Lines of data
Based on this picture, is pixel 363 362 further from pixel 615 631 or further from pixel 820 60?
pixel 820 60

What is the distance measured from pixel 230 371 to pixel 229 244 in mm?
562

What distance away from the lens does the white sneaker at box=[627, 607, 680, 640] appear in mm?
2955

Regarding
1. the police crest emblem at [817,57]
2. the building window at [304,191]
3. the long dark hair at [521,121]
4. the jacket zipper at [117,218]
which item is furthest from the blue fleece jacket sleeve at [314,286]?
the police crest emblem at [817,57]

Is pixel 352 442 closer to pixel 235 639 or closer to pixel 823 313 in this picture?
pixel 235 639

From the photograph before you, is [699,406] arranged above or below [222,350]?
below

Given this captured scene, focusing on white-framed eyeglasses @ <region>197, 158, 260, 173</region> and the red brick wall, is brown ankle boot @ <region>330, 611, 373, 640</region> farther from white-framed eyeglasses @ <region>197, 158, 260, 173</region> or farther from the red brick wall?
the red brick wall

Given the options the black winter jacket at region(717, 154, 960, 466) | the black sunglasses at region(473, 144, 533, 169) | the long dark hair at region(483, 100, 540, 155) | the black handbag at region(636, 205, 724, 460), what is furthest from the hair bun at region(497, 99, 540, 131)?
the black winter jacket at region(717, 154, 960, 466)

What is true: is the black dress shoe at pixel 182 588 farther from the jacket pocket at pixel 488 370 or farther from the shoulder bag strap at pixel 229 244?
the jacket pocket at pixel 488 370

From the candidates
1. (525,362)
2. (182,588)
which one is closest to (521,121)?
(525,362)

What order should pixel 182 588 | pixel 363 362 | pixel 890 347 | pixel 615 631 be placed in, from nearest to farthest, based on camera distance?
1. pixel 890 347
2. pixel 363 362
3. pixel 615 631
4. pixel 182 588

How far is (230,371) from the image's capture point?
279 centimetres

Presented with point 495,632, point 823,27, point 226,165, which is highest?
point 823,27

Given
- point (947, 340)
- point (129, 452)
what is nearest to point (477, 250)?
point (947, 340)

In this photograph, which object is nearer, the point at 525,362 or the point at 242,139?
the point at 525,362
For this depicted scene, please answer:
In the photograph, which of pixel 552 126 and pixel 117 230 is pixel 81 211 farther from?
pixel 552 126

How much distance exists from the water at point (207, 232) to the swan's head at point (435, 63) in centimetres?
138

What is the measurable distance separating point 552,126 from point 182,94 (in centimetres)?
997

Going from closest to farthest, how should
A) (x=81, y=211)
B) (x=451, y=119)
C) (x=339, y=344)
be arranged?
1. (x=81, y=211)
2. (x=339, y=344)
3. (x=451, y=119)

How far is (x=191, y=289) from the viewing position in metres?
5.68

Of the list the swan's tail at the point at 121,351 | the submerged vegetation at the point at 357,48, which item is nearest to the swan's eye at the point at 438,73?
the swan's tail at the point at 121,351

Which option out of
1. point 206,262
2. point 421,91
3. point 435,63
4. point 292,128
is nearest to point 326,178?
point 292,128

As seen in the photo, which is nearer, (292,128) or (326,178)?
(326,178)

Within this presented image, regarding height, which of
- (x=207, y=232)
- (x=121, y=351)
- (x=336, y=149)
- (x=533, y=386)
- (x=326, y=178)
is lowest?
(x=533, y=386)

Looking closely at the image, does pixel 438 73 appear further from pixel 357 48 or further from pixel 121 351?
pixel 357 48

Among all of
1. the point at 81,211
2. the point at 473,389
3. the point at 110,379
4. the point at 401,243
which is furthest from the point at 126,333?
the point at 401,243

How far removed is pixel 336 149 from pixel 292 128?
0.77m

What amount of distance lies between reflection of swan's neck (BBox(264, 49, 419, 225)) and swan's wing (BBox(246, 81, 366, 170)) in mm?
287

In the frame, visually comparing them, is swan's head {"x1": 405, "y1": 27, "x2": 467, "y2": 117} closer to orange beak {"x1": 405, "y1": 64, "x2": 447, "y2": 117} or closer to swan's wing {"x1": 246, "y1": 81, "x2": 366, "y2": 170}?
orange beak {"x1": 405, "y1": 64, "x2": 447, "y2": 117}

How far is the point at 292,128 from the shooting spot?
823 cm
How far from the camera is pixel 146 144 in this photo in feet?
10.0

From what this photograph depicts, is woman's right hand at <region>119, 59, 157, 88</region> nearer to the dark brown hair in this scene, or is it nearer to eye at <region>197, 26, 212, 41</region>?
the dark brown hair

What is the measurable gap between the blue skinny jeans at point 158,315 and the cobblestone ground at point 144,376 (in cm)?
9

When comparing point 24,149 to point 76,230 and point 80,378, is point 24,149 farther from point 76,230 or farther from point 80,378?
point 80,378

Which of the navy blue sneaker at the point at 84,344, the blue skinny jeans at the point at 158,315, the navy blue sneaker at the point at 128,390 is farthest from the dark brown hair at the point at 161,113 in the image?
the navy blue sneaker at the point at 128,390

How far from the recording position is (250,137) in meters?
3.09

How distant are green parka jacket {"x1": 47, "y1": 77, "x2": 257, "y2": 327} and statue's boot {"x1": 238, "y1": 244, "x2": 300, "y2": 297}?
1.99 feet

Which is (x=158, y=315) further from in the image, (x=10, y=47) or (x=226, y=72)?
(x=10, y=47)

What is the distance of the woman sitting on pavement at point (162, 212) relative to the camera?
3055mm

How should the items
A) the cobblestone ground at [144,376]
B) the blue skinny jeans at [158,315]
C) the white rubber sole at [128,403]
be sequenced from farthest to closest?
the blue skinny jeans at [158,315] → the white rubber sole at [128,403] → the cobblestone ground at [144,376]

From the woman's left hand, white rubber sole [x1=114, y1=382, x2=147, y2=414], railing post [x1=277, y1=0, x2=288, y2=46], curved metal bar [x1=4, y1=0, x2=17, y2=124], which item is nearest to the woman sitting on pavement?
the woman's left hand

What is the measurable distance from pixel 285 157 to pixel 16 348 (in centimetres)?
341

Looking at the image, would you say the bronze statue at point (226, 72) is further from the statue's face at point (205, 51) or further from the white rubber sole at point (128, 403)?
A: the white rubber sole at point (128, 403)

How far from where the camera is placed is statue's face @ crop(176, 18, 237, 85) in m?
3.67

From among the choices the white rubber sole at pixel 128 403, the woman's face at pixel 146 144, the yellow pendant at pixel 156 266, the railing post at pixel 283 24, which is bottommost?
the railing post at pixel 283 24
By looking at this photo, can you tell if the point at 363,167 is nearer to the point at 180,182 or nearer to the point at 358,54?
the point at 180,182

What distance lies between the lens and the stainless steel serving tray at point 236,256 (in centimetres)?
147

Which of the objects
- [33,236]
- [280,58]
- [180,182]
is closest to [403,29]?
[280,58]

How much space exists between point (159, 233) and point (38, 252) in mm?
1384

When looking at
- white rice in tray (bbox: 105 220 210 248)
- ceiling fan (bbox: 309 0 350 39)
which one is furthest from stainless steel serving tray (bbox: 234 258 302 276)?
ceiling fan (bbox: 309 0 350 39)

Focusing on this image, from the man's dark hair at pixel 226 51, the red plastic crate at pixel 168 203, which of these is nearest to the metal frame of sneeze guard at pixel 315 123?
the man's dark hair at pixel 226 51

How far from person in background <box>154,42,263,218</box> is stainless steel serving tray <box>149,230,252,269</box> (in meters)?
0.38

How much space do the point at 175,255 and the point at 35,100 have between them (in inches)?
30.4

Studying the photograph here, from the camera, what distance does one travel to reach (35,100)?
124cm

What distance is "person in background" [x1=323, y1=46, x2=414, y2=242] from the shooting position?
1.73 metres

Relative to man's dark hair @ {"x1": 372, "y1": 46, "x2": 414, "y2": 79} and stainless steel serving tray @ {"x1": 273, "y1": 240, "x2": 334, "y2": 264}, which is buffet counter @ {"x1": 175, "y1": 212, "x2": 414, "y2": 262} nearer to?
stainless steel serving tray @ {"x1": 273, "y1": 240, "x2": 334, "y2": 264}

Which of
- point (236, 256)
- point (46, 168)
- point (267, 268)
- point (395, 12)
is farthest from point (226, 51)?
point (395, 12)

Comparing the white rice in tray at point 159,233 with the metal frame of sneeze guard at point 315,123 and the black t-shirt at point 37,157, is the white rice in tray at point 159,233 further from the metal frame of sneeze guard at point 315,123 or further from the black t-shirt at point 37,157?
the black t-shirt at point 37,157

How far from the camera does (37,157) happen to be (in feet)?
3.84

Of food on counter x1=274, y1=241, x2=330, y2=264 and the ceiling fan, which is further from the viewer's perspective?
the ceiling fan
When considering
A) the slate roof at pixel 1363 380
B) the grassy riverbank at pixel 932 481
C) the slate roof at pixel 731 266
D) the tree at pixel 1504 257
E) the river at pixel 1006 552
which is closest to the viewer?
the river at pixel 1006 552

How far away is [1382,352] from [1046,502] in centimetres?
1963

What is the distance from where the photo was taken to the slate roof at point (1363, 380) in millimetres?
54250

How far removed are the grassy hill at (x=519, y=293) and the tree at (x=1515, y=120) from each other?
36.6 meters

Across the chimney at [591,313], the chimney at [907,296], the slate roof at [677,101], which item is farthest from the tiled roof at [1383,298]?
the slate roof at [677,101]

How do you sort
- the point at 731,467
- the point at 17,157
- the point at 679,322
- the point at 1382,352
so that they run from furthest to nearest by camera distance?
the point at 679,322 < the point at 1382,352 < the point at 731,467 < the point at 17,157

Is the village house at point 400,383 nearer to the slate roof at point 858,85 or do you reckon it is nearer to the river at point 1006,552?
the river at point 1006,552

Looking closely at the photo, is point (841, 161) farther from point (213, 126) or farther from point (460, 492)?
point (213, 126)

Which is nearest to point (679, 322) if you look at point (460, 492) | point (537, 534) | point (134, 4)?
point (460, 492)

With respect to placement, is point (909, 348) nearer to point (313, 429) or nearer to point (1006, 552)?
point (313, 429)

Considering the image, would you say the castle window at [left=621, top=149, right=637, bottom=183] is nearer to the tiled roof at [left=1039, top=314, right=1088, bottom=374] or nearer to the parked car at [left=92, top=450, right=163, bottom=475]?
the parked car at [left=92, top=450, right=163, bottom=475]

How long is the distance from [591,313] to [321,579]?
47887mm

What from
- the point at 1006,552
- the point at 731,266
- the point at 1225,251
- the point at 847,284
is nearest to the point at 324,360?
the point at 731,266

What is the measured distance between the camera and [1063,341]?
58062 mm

Task objective:
Copy the lines from the one containing "With respect to" through the last of the rows, character for character.

Response to the exercise:
With respect to placement, is point (909, 348) nearer to point (313, 429) or nearer to point (1006, 552)?
point (313, 429)

Considering the image, would you say the castle window at [left=621, top=149, right=637, bottom=183] is nearer to the tiled roof at [left=1039, top=314, right=1088, bottom=374] or nearer to the parked car at [left=92, top=450, right=163, bottom=475]?
the parked car at [left=92, top=450, right=163, bottom=475]

How long is the distance from [591,313] to [321,579]?
47887mm

What from
- the point at 1006,552
- the point at 731,266
- the point at 1225,251
- the point at 847,284
is nearest to the point at 324,360?
the point at 731,266

What is the measured distance between the camera and [1063,341]?
58062 mm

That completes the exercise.